如何高效获取文本文件的第一行和最后一行？

Question

如何高效获取文本文件的第一行和最后一行？

pythonfileseek

79

我有一个文本文件，每行都包含一个时间戳。我的目标是找到时间范围。所有时间都按顺序排列，因此第一行将是最早的时间，而最后一行将是最新的时间。我只需要第一行和最后一行。在Python中获取这些行的最有效方法是什么？

注意：这些文件相对较长，每个文件约有1-2百万行，我需要对几百个文件进行此操作。

- pasbino

13个回答

67

io模块文档

with open(fname, 'rb') as fh:
    first = next(fh).decode()

    fh.seek(-1024, 2)
    last = fh.readlines()[-1].decode()

这里的变量值为1024：它代表平均字符串长度。我只是拿1024作为例子。如果您有平均行长度的估计值，可以使用该值乘以2。

由于您完全不知道行长度的可能上限，显而易见的解决方案是循环读取文件：

for line in fh:
    pass
last = line

无需烦恼二进制标志，只需使用open（fname）。

预计时间：由于你需要处理许多文件，因此可以使用random.sample创建几十个文件样本，并在这些文件上运行此代码以确定最后一行的长度。使用先验的大值为位置偏移（比如1 MB），这将帮助您估算整个运行的值。

- SilentGhost

不能保证行不超过1024个字符，可能会有一些时间戳以外的垃圾信息。 - pasbino

@pasbino：你有一些上限吗？ - SilentGhost

@pasbino：你仍然可以在循环中使用类似的方法，直到找到完整的一行。 - FogleBird

21

使用fh.seek(-1024, os.SEEK_END)代替fh.seek(-1024, 2)可以增加可读性。 - marsl

3

以下陈述并不正确：您无需担心二进制标志，只需使用open(fname)即可。 使用b标志进行打开是至关重要的。
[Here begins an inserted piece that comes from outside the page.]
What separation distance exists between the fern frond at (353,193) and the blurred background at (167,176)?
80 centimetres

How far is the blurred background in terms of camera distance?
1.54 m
如果您使用open(fname)而不是open(fname,'rb')，则会出现 io.UnsupportedOperation: can't do nonzero end-relative seeks的错误。 - patryk.beza

显示剩余9条评论

25

这是 SilentGhost 回答的修改版，可以实现你想要的效果。

with open(fname, 'rb') as fh:
    first = next(fh)
    offs = -100
    while True:
        fh.seek(offs, 2)
        lines = fh.readlines()
        if len(lines)>1:
            last = lines[-1]
            break
        offs *= 2
    print first
    print last

这里不需要设置行长度的上限。

- mik01aj

10

你会使用Unix命令吗？我认为使用head -1和tail -n 1是最有效的方法。另外，你可以使用简单的fid.readline()来获取第一行和fid.readlines()[-1]来获取最后一行，但这可能会消耗太多内存。

- beitar

创建一个子进程来执行这些命令会是最有效的方式吗？ - pasbino

10

如果你有Unix系统，那么 os.popen("tail -n 1 %s" % filename).read() 可以很好地获取最后一行。 - Michael Dunn

1

对于大文件来说，fid.readlines()[-1] 不是一个好的解决方案。+1 代表头部，-1 代表尾部。 - Joao Figueiredo

os.popen("tail -n 1 %s" % filename).read() --> 自2.6版本起已被弃用 - LarsVegas

6

这是我的解决方案，同时兼容Python3。它也管理边界情况，但它缺少utf-16支持：

def tail(filepath):
    """
    @author Marco Sulla (marcosullaroma@gmail.com)
    @date May 31, 2016
    """

    try:
        filepath.is_file
        fp = str(filepath)
    except AttributeError:
        fp = filepath

    with open(fp, "rb") as f:
        size = os.stat(fp).st_size
        start_pos = 0 if size - 1 < 0 else size - 1

        if start_pos != 0:
            f.seek(start_pos)
            char = f.read(1)

            if char == b"\n":
                start_pos -= 1
                f.seek(start_pos)

            if start_pos == 0:
                f.seek(start_pos)
            else:
                char = ""

                for pos in range(start_pos, -1, -1):
                    f.seek(pos)

                    char = f.read(1)

                    if char == b"\n":
                        break

        return f.readline()

这篇文章的灵感来源于 Trasp的回答和 AnotherParker的评论。

- Marco Sulla

4

首先以读模式打开文件。然后使用readlines()方法逐行读取所有行并将其存储在一个列表中。现在，您可以使用列表切片来获取文件的第一行和最后一行。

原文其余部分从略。